(Document segment)
╭──

Adamiak said his case illustrates the problems that can arise when an agency can redefine the rules and policies it has set.

“Well, the ATF put together these reports that said that everything I had was a firearm receiver, despite none of them meeting the legal definition under the statute or the Code of Federal Regulation,” Adamiak told The Epoch Times.

“I went to a jury trial, and I think they just took the ATF at their word.”

Speaking from the family’s property in Pennsylvania, Adamiak’s father, David Adamiak, offers a more succinct assessment of the government’s case.

“These are all lies,” he told The Epoch Times.

While Adamiak has found little success in the courts, pro-Second Amendment organizations and politicians are rallying to his aid.

In addition to letters from family, friends, and fellow sailors, at least six members of Congress have signed a letter to U.S. Attorney General Todd Blanche, DOJ pardon attorney Edward J. Martin, and Cekada, seeking executive clemency for Adamiak.

The letter is signed by Rep. Eli Crane (R-Ariz.), Rep. Eric Burlison (R-Mo.), Rep. Jen Kiggans (R-Va.), Rep. Paul Gosar (R-Ariz.), Rep. Daniel Webster (R-Fla.), and Rep. Rob Bresnahan Jr. (R-Pa.).

Members of Congress ask Martin to join them in urging President Trump to consider Adamiak’s case for executive clemency. They write that the 20-year sentence is “an exceptionally severe outcome for a nonviolent case centered on regulatory interpretation rather than harmful conduct.”

“This case involved no violence, victims, or criminal misuse of any weapon. Instead, the charges stemmed from regulatory interpretations and classification decisions that treated nonfunctional collector items as regulated firearms,” the letter states.

╰──

(Supplied information)
╭──

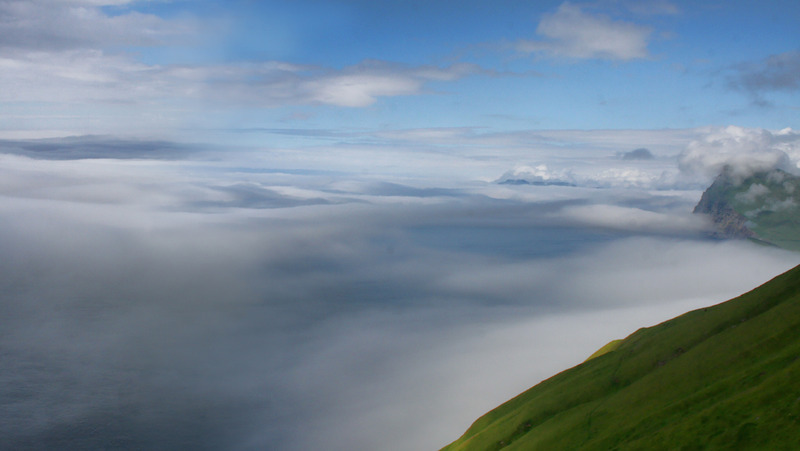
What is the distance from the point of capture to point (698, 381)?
82.4 meters

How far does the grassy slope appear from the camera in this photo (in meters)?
58.5

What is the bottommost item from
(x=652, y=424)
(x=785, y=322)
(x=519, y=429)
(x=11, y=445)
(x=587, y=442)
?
(x=11, y=445)

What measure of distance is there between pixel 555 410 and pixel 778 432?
63.2 m

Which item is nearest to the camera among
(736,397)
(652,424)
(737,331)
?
(736,397)

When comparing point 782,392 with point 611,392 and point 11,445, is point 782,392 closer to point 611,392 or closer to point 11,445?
point 611,392

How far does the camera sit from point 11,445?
194 metres

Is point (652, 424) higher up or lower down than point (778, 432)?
lower down

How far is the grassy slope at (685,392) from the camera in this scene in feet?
192

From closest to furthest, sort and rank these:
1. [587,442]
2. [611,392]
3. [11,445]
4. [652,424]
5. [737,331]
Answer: [652,424] → [587,442] → [737,331] → [611,392] → [11,445]

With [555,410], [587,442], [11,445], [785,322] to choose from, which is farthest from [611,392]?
[11,445]

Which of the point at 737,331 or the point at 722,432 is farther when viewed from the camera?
the point at 737,331

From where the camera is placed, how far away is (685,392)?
80938mm

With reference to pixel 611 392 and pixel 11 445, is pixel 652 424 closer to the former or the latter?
pixel 611 392

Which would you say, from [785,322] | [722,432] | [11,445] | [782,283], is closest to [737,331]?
[785,322]
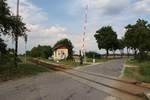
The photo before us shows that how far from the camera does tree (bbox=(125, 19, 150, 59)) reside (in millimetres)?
75356

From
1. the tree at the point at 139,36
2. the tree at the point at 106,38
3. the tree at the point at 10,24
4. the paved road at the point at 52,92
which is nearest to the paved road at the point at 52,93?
the paved road at the point at 52,92

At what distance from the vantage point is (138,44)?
76.8 metres

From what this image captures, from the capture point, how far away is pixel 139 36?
251 feet

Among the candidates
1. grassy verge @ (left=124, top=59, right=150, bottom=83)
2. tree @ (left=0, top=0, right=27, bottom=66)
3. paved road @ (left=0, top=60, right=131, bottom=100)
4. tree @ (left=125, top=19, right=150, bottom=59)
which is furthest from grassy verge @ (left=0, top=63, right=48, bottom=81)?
tree @ (left=125, top=19, right=150, bottom=59)

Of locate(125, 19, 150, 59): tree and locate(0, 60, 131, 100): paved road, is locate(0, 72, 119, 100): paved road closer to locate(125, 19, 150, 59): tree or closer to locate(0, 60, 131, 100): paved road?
locate(0, 60, 131, 100): paved road

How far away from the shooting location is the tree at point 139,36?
75.4m

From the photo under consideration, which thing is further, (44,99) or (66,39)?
(66,39)

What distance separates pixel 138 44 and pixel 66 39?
38290mm

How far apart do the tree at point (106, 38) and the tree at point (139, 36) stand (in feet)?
148

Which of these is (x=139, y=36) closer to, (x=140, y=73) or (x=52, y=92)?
(x=140, y=73)

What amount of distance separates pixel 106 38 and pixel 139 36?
51584 millimetres

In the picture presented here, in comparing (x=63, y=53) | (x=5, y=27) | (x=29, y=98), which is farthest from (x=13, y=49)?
(x=63, y=53)

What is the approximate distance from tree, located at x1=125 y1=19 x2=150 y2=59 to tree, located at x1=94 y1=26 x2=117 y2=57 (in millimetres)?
45067

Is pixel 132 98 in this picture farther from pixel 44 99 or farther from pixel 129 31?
pixel 129 31
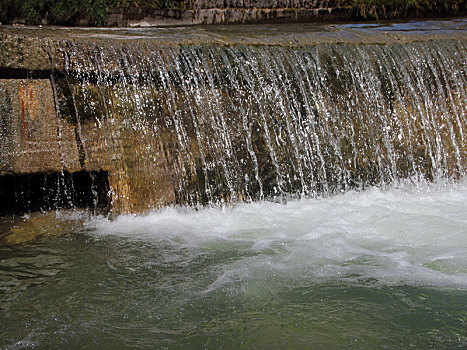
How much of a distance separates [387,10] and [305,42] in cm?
485

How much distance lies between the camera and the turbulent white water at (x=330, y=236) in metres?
3.58

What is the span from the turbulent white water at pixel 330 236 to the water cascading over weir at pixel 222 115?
0.91 feet

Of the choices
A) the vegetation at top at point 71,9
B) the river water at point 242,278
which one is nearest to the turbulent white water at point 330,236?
the river water at point 242,278

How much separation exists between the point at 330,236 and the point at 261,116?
168cm

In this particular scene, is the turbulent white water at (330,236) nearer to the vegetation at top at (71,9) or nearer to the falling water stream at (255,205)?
the falling water stream at (255,205)

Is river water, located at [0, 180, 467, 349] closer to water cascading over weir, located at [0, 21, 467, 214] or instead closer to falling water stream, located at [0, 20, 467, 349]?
falling water stream, located at [0, 20, 467, 349]

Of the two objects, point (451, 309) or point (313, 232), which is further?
point (313, 232)

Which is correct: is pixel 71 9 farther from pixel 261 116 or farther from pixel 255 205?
pixel 255 205

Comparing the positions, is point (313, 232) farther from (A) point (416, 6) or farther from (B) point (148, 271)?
(A) point (416, 6)

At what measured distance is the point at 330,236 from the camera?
435cm

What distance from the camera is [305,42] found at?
598 centimetres

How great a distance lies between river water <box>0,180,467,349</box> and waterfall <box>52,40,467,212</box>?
0.36m

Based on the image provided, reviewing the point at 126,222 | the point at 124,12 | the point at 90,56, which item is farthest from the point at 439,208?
the point at 124,12

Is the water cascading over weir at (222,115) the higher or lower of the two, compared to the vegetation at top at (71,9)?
lower
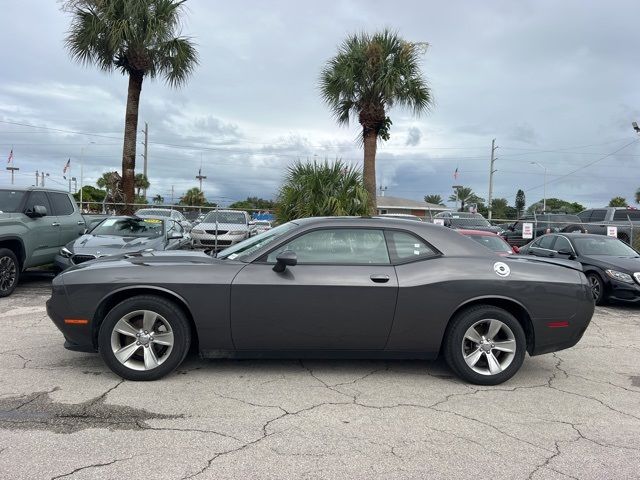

╰──

(About this exercise)
Please copy the passage on Adamiak's case again, starting at the words "Adamiak said his" and stopping after "to his aid.", but substitute "bench trial" for "jury trial".

(Output of the task)
Adamiak said his case illustrates the problems that can arise when an agency can redefine the rules and policies it has set.

“Well, the ATF put together these reports that said that everything I had was a firearm receiver, despite none of them meeting the legal definition under the statute or the Code of Federal Regulation,” Adamiak told The Epoch Times.

“I went to a bench trial, and I think they just took the ATF at their word.”

Speaking from the family’s property in Pennsylvania, Adamiak’s father, David Adamiak, offers a more succinct assessment of the government’s case.

“These are all lies,” he told The Epoch Times.

While Adamiak has found little success in the courts, pro-Second Amendment organizations and politicians are rallying to his aid.